AI Will Both Democratise and Commoditise Building Intelligence. And in doing so, redefine how we design, operate, and experience the built environment and spur widespread adoption of smart buildings.

Throughout history, a clear pattern emerges: as they mature, the most transformative technologies tend to vanish into the background. The transistor revolutionised computing, yet it disappeared into the chips that power every device we use. The Internet redefined communication, but now silently underpins almost every interaction we have. Electricity, once a marvel, is now so seamlessly woven into our lives that we only notice it in its absence. Even GPS, once a classified military technology, now quietly guides billions of people to their destinations.
As these technologies become invisible, they democratise capabilities, making advanced functionality accessible to all. At the same time, their use becomes commoditised, by making it standardised, modular, and intuitive requiring no specialised expertise.
Artificial Intelligence is now entering this phase of ambient ubiquity – and it’s doing so at an astonishing speed. What was once the exclusive domain of researchers and custom-engineered solutions is rapidly evolving into a foundational utility: embedded, scalable, and universally accessible.
What are the implications for technology providers?
In the realm of smart buildings, AI is poised to both democratise and commoditise building intelligence- making it accessible to all while transforming complex, specialist systems and applications into modular, interoperable services that can be orchestrated in real time. What once required expert integrators and specialist technicians will soon operate as intelligent, self-optimising infrastructure. This marks a fundamental paradigm shift, one that will spur widespread adoption, beyond flagship projects, into every building.

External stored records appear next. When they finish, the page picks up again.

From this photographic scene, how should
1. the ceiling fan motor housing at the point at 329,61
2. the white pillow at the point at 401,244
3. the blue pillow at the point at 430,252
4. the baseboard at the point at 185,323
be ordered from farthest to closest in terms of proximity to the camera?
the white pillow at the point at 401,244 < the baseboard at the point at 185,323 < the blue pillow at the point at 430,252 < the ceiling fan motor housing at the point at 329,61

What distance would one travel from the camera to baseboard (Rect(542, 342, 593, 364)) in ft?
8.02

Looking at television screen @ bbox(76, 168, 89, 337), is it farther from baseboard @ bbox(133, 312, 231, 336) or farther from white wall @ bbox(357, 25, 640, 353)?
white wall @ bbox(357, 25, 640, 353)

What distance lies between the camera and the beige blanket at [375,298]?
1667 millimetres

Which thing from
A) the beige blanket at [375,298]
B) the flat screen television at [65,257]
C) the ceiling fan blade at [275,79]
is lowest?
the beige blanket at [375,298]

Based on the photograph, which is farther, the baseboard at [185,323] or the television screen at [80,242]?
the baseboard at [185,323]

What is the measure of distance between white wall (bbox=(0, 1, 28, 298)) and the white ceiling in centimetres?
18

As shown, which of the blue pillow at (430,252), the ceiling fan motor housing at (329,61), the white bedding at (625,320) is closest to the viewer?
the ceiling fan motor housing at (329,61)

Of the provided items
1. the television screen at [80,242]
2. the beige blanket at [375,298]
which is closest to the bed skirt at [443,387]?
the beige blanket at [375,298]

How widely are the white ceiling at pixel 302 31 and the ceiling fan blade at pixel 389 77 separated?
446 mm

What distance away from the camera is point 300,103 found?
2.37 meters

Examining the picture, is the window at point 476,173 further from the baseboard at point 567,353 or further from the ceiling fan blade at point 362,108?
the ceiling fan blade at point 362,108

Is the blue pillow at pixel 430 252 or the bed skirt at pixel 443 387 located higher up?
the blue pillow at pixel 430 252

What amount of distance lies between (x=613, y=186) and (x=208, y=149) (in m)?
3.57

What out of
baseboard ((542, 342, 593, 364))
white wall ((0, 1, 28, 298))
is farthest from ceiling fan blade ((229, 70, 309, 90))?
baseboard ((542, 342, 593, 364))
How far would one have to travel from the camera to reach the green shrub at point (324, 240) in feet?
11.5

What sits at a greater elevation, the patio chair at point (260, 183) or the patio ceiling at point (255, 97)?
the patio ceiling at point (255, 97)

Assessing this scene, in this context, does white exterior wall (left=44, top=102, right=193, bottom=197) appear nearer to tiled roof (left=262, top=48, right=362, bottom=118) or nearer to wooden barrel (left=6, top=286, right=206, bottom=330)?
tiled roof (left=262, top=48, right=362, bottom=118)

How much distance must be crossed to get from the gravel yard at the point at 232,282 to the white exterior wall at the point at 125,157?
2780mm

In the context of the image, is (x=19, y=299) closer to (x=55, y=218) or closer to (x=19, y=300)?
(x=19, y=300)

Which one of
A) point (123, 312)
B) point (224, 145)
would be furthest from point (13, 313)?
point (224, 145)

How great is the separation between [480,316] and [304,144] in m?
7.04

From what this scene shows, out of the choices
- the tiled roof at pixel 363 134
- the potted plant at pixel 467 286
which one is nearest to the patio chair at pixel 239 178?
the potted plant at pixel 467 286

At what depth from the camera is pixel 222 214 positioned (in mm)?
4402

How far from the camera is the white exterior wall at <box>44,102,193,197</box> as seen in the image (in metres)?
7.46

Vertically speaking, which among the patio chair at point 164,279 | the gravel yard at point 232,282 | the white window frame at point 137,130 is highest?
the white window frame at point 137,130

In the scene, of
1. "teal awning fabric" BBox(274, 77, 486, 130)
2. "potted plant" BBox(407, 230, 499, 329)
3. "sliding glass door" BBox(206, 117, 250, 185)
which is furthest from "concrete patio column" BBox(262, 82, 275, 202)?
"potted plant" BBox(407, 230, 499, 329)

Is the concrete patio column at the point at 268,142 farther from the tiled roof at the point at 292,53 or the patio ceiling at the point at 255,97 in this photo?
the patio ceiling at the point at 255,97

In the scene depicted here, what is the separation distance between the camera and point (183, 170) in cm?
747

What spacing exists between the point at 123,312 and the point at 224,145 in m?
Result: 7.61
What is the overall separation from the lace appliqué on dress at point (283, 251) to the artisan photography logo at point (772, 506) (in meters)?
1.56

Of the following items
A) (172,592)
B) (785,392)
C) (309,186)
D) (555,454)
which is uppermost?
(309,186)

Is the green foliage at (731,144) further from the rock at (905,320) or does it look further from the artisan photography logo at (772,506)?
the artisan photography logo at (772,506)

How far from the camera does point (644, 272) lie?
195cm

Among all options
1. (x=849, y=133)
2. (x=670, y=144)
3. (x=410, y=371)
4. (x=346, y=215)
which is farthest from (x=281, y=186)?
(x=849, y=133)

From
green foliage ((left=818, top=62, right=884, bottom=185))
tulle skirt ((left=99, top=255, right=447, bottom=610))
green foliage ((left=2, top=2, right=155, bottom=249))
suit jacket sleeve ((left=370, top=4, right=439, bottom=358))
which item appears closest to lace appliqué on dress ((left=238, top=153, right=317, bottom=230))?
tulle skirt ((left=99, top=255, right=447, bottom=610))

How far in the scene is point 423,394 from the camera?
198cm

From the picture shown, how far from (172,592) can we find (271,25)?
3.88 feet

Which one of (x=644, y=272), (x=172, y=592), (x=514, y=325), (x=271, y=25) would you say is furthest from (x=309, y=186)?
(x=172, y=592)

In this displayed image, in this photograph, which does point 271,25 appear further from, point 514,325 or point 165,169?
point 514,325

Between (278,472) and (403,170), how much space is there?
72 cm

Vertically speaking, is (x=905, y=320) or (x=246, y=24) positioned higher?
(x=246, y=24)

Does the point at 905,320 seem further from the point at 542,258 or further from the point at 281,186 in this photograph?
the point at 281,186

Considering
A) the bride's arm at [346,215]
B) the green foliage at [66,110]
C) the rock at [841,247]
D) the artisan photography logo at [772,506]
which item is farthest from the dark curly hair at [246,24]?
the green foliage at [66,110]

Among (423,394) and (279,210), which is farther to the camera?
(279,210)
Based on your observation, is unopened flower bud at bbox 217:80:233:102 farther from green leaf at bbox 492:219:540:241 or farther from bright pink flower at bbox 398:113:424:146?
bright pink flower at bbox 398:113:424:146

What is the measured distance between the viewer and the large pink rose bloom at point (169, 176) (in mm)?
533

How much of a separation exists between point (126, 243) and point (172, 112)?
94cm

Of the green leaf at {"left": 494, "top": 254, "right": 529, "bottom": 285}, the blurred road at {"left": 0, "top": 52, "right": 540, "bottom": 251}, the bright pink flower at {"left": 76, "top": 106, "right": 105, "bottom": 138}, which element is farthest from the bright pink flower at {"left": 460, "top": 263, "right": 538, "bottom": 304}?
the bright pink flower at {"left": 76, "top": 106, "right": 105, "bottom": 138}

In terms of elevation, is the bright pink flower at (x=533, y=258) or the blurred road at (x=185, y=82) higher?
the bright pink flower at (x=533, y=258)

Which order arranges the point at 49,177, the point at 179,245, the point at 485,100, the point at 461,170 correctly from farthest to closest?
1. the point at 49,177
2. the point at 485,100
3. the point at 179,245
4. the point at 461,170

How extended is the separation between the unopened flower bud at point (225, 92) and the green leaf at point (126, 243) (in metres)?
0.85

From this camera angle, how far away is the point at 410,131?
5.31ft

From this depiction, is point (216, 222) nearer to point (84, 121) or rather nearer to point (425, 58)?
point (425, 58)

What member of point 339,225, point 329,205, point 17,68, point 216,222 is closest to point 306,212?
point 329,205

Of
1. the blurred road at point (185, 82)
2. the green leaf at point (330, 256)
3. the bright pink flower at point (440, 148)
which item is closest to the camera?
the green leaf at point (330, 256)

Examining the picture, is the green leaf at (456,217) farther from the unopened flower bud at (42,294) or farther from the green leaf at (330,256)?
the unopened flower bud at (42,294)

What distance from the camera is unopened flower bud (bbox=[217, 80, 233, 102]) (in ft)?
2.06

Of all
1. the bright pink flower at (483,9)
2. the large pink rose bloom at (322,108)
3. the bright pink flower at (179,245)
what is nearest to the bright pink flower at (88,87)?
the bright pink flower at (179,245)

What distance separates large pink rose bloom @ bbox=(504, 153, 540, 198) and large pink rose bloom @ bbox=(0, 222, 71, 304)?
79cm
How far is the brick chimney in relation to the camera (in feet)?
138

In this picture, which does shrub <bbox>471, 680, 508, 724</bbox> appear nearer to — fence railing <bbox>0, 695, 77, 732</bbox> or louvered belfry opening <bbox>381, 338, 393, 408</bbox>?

Smart building platforms built on traditional tech stacks are designed for an era of manual control. As AI moves from augmentation to autonomy, the expectations will change: systems must adapt in real time, learn continuously, and provide a seamless, generative user experience – one that anticipates rather than reacts to needs. The industry will no longer look for tools – it will seek intelligence. The platforms that will thrive will be dynamic, composable ecosystems capable of evolving.
Reference:
1. Weiser, M. (1991). The Computer for the 21st Century. Scientific American.